## QUOTED TEXT
━━━━━━━━━━━━━━━━━━━━━━━━━━━━━━

THE WAY HOME. To 11 November.
Liverpool
THE WAY HOME
by Chloe Moss
Everyman Theatre To 11 November 2006
Mon—Sat 7.45pm
Mon-Sat 7.45pm Mat 1 Nov 1.30pm 11 Nov 2pm
Audio-described 9 Nov
BSL Signed 10 Nov
Runs 2hr 15min One interval
TICKETS; 0151 709 4776
www.everymanplayhouse.com
Review: Timothy Ramsden 25 October
Laughter and sadness, in a manner that’s becoming very familiar.
Since they started regenerating the city’s 2 producing theatre, Gemma Bodinetz and Deborah Aydon have focused the Playhouse on revivals while up the hill at the down-to-earth Everyman there’s new-made Liverpool drama. Focus is on the marginal, the dysfunctional, the socially inept or abrasive. As here, with local playwright Chloe Moss finding her way home after success in London and Manchester.
Her characters’ home lives become increasingly precarious. For the O’Connors, Irish travellers on a Liverpool site, mother’s dying while fellow-traveller Margaret keeps barging in, unwanted either by Felix O’Connor or, it seems, the site managers. In bricks-and-mortar territory, tension between Ang and Paul leads to his mocking talk of the family uprooting.
Amid this the families’ teenage sons Daniel and Robert strike up a fitful friendship; there’s the start of something between Bobby and Dan’s sister Ellie too. Moss has shown herself strong with youthful friendships; she opens with a sharp exchange between the O’Connor siblings, a quarrel over a football. It’s decided by their father in a moment’s violence, expressing his inability to cope with life’s current miseries. Fathers here are bad news: when they meet it’s in a bitter argument over who’s getting jobs of work in the area.

━━━━━━━━━━━━━━━━━━━━━━━━━━━━━━

## REQUIRED WORK
**A)** The review of The Way Home describes the play's opening quarrel between the O'Connor siblings. In one to three sentences, explain what the father's violent settling of that quarrel expresses.
**B)** Rewrite the paragraph of the review of The Way Home that begins "Her characters' home lives" as a brief list, keeping its main facts.
**C)** Reproduce word for word the part of the review of The Way Home that opens with the words containing "Her characters’ home" and closes with "in the area.".

## SUPPLIED INFORMATION

━━━━━━━━━━━━━━━━━━━━━━━━━━━━━━

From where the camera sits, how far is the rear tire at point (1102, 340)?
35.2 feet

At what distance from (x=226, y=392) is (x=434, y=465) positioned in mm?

━━━━━━━━━━━━━━━━━━━━━━━━━━━━━━

## THE REPLIES
**A)** The father settles his children's quarrel over a football with a moment's violence, and this expresses his inability to cope with the current miseries of his life.

**B)**
- The characters' home lives grow increasingly precarious.
- The O'Connors are Irish travelers on a Liverpool site, and the mother is dying.
- Fellow traveler Margaret keeps intruding, unwanted by Felix O'Connor and apparently by the site managers.
- In a bricks-and-mortar household, tension between Ang and Paul leads Paul to talk mockingly of the family uprooting.

**C)**
Her characters’ home lives become increasingly precarious. For the O’Connors, Irish travellers on a Liverpool site, mother’s dying while fellow-traveller Margaret keeps barging in, unwanted either by Felix O’Connor or, it seems, the site managers. In bricks-and-mortar territory, tension between Ang and Paul leads to his mocking talk of the family uprooting.
Amid this the families’ teenage sons Daniel and Robert strike up a fitful friendship; there’s the start of something between Bobby and Dan’s sister Ellie too. Moss has shown herself strong with youthful friendships; she opens with a sharp exchange between the O’Connor siblings, a quarrel over a football. It’s decided by their father in a moment’s violence, expressing his inability to cope with life’s current miseries. Fathers here are bad news: when they meet it’s in a bitter argument over who’s getting jobs of work in the area.